In my personal experience it's very easy to beget software with an LLM that I don't understand. I find it really shocking to take a project I made with an LLM originally and then start coding in it by hand - it's like I'm using a library whose documentation I read, but whose code I've never worked with, which is... imo quite accurate. There are alternative workflows for using LLMs, but those also get rid of a lot of the productivity improvements at the same time so it's hard for me to see the point.

A colleague of mine, who works in physical modeling, said this:

> Trying to help out in such a situation [where there's an issue in an agent-built model] can be a uniquely frustrating experience since you're not actually talking with the brain that built the model, there is now a clueless human in between. "I don't know, the agent did it" as an answer to each and every question is a clear indication that the human modeler has outsourced too much of the understanding to the agent.

I see a lot of LLM systems where the author doesn't in any meaningful way understand how their system works and feel like ultimately this is a step backwards in how well people understand the software and overarching systems that they're building. The answer the community seems to be moving towards is ultimately that this doesn't matter, that you don't need to understand how any of the systems work because the agent will deal with that for you, but I personally find this an extremely unappealing and objectionable outlook.

@ckfinite Yes to all that, but I also don't understand how a lot of the code I work with works, and I struggle to understand my *own* code from, say, six months ago.

There are certainly programs I've written that were t the very, very edge of my mental powers when I wrote them, that I now just take on faith, and *others* also take on faith. ↵

@ckfinite Most code isn't that important or difficult or interesting.
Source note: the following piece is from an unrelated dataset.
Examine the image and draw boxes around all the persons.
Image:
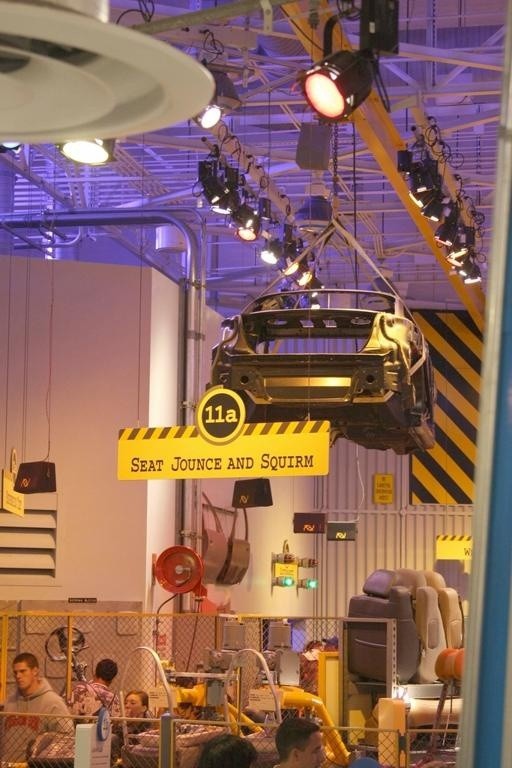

A lot of code is just reproducing things in the "thick of the distribution". I think it's great if that can be made quick and cheap and easy to produce.

As someone who's spent a whole lifetime caring about meaning and correctness, I can separate that from stuff that Really Matters. (Of course, *many* things are "mission-critical", it depends on one's mission!) ↵

@ckfinite We've never before had the opportunity to ask "If code were cheap to come by, what are the interesting problems?" That was a sci-fi question until now. Now that it's some approximation to reality, I want to think about how we can move up the reasoning chain. The need for meaning and correctness don't go away, but maybe they can be tackled in different, new ways.
@shriramk
> As someone who's spent a whole lifetime caring about meaning and correctness, I can separate that from stuff that Really Matters.
What gives me pause about this is that frequently the stuff that I didn't think really mattered - the unknown unknowns, if you will - ended up really surprising me. It's the loss of the bits of friction I didn't expect that makes me worried about the ability to maintain context long term while using LLMs.

@ckfinite Both points are valid.

But I feel a bit like how I feel about being contrarian (while not being truly contrarian) re. self-driving cars: *have you seen the alternative*? I think we often construct mythical baselines, when all the time I've spent studying humans and understanding the literature on humans leaves me way, way less optimistic and more despondent about that baseline.